REQUEST:
Rewrite the listing below with "ponytail" swapped for "braid" everywhere and all else unchanged, leaving out the pictures.

RAW DATA:
--------------------------------

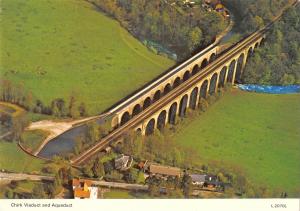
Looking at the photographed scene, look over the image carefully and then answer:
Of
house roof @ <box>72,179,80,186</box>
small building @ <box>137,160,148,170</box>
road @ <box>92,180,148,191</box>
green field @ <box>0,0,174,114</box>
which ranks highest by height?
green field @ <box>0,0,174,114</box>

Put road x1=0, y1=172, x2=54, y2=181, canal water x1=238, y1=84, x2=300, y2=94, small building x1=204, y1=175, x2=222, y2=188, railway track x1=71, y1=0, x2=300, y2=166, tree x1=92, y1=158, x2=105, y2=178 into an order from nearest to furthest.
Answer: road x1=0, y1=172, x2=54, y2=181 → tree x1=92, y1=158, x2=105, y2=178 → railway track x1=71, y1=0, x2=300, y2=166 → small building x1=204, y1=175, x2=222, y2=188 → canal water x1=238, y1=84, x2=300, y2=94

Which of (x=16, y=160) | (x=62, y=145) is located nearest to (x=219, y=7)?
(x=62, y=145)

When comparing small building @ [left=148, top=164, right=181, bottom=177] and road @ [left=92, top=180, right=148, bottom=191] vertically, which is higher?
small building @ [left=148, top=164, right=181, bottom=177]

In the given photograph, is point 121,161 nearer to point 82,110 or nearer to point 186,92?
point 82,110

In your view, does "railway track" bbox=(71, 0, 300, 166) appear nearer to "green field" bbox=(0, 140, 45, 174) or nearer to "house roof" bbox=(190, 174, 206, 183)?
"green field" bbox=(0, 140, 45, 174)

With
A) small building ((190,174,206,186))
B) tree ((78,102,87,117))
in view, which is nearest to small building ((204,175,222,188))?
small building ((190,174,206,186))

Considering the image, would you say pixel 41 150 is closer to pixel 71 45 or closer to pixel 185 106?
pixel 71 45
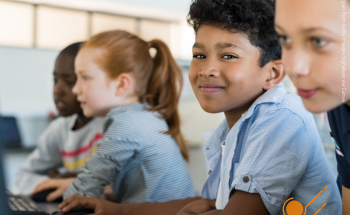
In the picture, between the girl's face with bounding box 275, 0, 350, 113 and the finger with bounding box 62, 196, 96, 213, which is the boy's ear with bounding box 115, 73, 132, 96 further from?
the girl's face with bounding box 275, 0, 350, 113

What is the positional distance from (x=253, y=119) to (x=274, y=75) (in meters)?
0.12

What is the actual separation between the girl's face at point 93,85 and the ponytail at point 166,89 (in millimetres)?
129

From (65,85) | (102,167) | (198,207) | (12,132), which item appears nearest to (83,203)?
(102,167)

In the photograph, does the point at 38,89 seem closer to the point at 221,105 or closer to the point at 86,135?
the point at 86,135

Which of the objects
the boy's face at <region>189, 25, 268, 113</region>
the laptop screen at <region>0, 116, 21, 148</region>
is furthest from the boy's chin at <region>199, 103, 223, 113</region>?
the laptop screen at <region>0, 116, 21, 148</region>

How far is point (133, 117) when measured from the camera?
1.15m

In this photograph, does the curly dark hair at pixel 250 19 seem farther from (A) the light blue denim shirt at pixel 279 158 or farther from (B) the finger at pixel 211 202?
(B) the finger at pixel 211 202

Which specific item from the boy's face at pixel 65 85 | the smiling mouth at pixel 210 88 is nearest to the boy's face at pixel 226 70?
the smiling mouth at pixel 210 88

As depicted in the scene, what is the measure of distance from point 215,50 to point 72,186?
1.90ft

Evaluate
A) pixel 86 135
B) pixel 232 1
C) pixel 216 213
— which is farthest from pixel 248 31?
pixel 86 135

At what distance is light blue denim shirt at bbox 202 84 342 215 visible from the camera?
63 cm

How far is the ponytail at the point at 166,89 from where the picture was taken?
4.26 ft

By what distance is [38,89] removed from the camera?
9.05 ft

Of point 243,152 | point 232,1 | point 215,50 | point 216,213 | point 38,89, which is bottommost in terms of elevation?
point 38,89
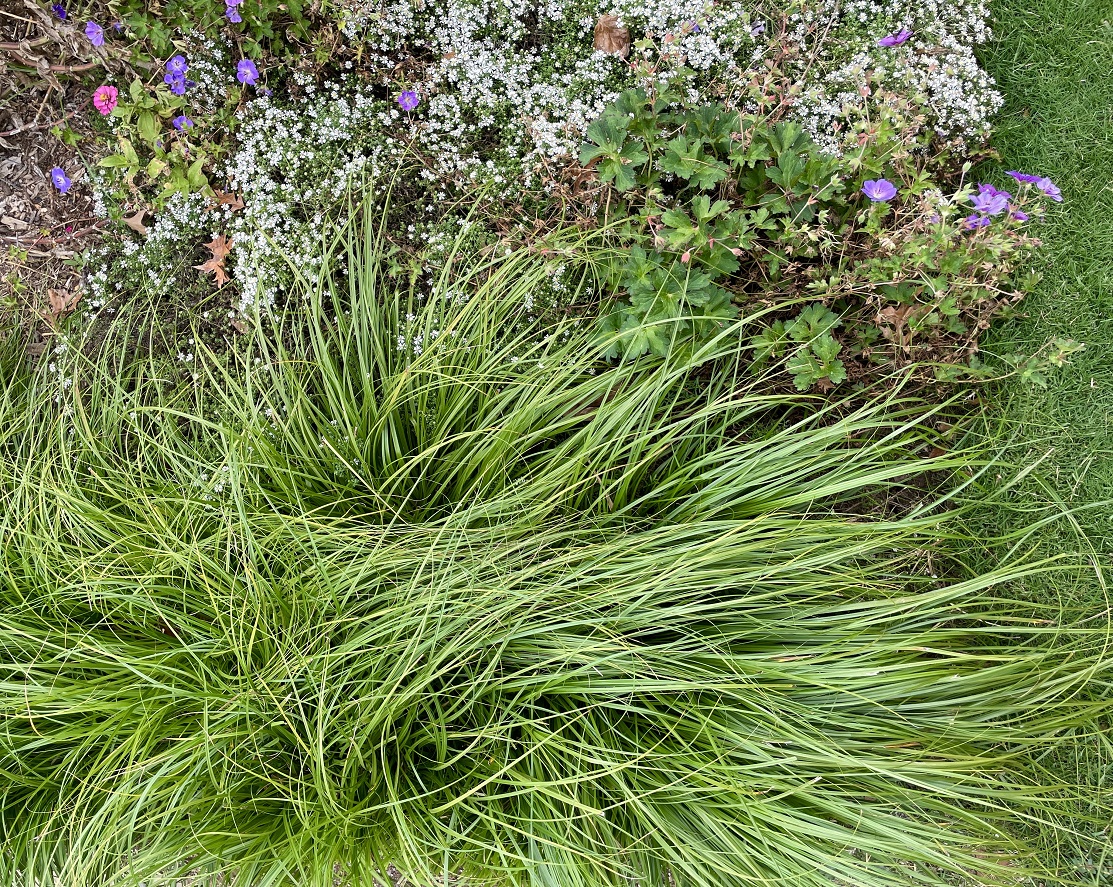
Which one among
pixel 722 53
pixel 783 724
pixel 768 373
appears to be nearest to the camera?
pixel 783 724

--------------------------------

TASK RESULT:
Looking at the photographed scene, look over the image carefully and then answer:
Of
house roof @ <box>72,179,80,186</box>
small building @ <box>137,160,148,170</box>
road @ <box>92,180,148,191</box>
green field @ <box>0,0,174,114</box>
which ranks highest by height?
green field @ <box>0,0,174,114</box>

Put road x1=0, y1=172, x2=54, y2=181, canal water x1=238, y1=84, x2=300, y2=94, small building x1=204, y1=175, x2=222, y2=188, railway track x1=71, y1=0, x2=300, y2=166, tree x1=92, y1=158, x2=105, y2=178 into an order from nearest to furthest.
Answer: road x1=0, y1=172, x2=54, y2=181 → tree x1=92, y1=158, x2=105, y2=178 → railway track x1=71, y1=0, x2=300, y2=166 → small building x1=204, y1=175, x2=222, y2=188 → canal water x1=238, y1=84, x2=300, y2=94

Which of (x=16, y=160) | (x=62, y=145) is located nearest to (x=219, y=7)?
(x=62, y=145)

When comparing small building @ [left=148, top=164, right=181, bottom=177] and road @ [left=92, top=180, right=148, bottom=191] vertically, which is higher?
small building @ [left=148, top=164, right=181, bottom=177]

In the given photograph, is point 121,161 nearer to point 82,110 or nearer to point 186,92?
point 82,110

In your view, does "railway track" bbox=(71, 0, 300, 166) appear nearer to "green field" bbox=(0, 140, 45, 174) or nearer to "house roof" bbox=(190, 174, 206, 183)?
"green field" bbox=(0, 140, 45, 174)

With
A) small building ((190,174,206,186))
B) tree ((78,102,87,117))
in view, which is nearest to small building ((204,175,222,188))?
small building ((190,174,206,186))

Considering the image, would you say pixel 41 150 is closer to pixel 71 45 or closer to pixel 185 106?
pixel 71 45
In the picture, between the girl's face with bounding box 275, 0, 350, 113 and the finger with bounding box 62, 196, 96, 213, which is the boy's ear with bounding box 115, 73, 132, 96 further from?
the girl's face with bounding box 275, 0, 350, 113

What is the positional distance from (x=253, y=119) to (x=274, y=75) (in meters)?
0.12

What is the actual separation between the girl's face at point 93,85 and the braid at point 166,89 (in millimetres)?
129

From (65,85) | (102,167) | (198,207) | (12,132), which item appears nearest to (83,203)?
(102,167)

In the photograph, does the point at 38,89 seem closer to the point at 221,105 or closer to the point at 86,135?
the point at 86,135

Which of the objects
the boy's face at <region>189, 25, 268, 113</region>
the laptop screen at <region>0, 116, 21, 148</region>
is furthest from the boy's chin at <region>199, 103, 223, 113</region>?
the laptop screen at <region>0, 116, 21, 148</region>

How far is point (133, 117) when measured from the camera?
1.15m

In this photograph, does the curly dark hair at pixel 250 19 seem farther from (A) the light blue denim shirt at pixel 279 158 or farther from (B) the finger at pixel 211 202?
(B) the finger at pixel 211 202

Which specific item from the boy's face at pixel 65 85 | the smiling mouth at pixel 210 88 is nearest to the boy's face at pixel 226 70?
the smiling mouth at pixel 210 88

As depicted in the scene, what is the measure of distance from point 215,50 to point 72,186?
1.90ft

Evaluate
A) pixel 86 135
B) pixel 232 1
C) pixel 216 213
— which is farthest from pixel 248 31?
pixel 86 135

At what distance is light blue denim shirt at bbox 202 84 342 215 visible from the camera?
63 cm

How far is the braid at the point at 166,89 from where the picture was taken?
4.26 ft

By what distance is [38,89] removed from the camera?
9.05 ft

Of point 243,152 | point 232,1 | point 215,50 | point 216,213 | point 38,89, which is bottommost in terms of elevation?
point 38,89
Which one among
pixel 722 53
pixel 783 724
pixel 768 373
appears to be nearest to the camera?
pixel 783 724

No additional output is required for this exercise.